Repensando a dinâmica do feminismo

Intelectual dedicada aos estudos dos movimentos sociais e seus desdobramentos, professora e pesquisadora de psicologia social (UFMG e Centro Universitário UNA-BH), poeta, consultora, psicanalista. Lúcia Afonso foi uma das feministas a publicar no livreto impresso e uma das mineiras a se apresentar nas mesas do seminário de 1975 – “Mulher Brasileira em Debate” -, o primeiro seminário feminista realizado em Minas. Em seu depoimento, Lúcia Afonso não se furta ao debate e à crítica, fazendo reflexões muito autorais a respeito dos rumos tomados pelo movimento feminista brasileiro. Também conta um pouco de sua participação nos debates históricos e pesquisas que inauguraram o feminismo nos anos 70 e 80 em Minas.

Carmem Rodrigues (CR): Quando você participou do seminário feminista de 1975, em Beagá, estava estudando na UFMG?

Registros de um conjunto de dados:
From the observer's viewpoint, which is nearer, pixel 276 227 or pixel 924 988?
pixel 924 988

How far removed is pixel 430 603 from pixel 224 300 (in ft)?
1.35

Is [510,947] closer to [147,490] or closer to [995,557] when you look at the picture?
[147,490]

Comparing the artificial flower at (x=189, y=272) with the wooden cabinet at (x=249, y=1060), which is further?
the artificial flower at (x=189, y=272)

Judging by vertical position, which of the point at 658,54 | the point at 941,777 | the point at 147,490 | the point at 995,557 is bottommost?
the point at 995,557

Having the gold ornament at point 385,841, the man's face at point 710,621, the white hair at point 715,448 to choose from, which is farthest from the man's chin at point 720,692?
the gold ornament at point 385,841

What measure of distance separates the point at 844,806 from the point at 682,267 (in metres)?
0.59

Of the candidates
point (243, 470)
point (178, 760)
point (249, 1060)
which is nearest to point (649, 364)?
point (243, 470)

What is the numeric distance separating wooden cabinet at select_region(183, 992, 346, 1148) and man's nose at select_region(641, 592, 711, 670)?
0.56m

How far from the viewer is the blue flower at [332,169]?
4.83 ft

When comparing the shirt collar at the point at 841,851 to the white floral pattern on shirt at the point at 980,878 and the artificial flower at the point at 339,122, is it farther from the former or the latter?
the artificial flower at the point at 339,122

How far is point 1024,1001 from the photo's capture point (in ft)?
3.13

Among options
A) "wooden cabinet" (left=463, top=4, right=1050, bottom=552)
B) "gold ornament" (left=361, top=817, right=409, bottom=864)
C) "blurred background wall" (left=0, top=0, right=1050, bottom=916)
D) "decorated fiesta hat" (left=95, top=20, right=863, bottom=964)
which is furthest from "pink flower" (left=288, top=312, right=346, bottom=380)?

O QUE FAZER:
[1] Resuma em duas frases o trecho sobre Lúcia Afonso.
[2] Transcreva do trecho sobre Lúcia Afonso a parte que começa com as palavras que contêm "Repensando a dinâmica" e termina com "estudando na UFMG?".
[3] Escreva a continuação do trecho sobre Lúcia Afonso a partir do ponto em que ele termina.

RESPOSTAS EM ORDEM:
[1] Lúcia Afonso, professora e pesquisadora de psicologia social, poeta, consultora e psicanalista, foi uma das mineiras a se apresentar no seminário "Mulher Brasileira em Debate", de 1975, o primeiro seminário feminista realizado em Minas. Em seu depoimento, ela faz reflexões críticas sobre os rumos do movimento feminista brasileiro e conta sua participação nos debates e pesquisas que inauguraram o feminismo em Minas nos anos 70 e 80.

[2]
Repensando a dinâmica do feminismo

Intelectual dedicada aos estudos dos movimentos sociais e seus desdobramentos, professora e pesquisadora de psicologia social (UFMG e Centro Universitário UNA-BH), poeta, consultora, psicanalista. Lúcia Afonso foi uma das feministas a publicar no livreto impresso e uma das mineiras a se apresentar nas mesas do seminário de 1975 – “Mulher Brasileira em Debate” -, o primeiro seminário feminista realizado em Minas. Em seu depoimento, Lúcia Afonso não se furta ao debate e à crítica, fazendo reflexões muito autorais a respeito dos rumos tomados pelo movimento feminista brasileiro. Também conta um pouco de sua participação nos debates históricos e pesquisas que inauguraram o feminismo nos anos 70 e 80 em Minas.

Carmem Rodrigues (CR): Quando você participou do seminário feminista de 1975, em Beagá, estava estudando na UFMG?

[3]
Lucia Afonso (LA): Em 1975 eu já estava na universidade, eu era estudante de psicologia e muito enfronhada no movimento estudantil, nos movimentos culturais da época. Então eu participei de mesa-redonda no seminário “Mulher Brasileira em Debate”. E também participei na escrita de textos, que depois vieram a ser publicados; principalmente invocando o lugar político da mulher, da repressão sexual à mulher e também um texto sobre homossexualidade – um texto de denúncia praticamente da repressão da sexualidade  e do preconceito e da discriminação. 

Eu acredito que era um momento em que a Ditadura (1964-1985) ainda não tinha terminado, mas ela estava estertorando. Com a diminuição do poder ditatorial, acredito que muitas outras questões da sociedade começavam a pipocar, começavam a ter voz, começavam a ter lugar.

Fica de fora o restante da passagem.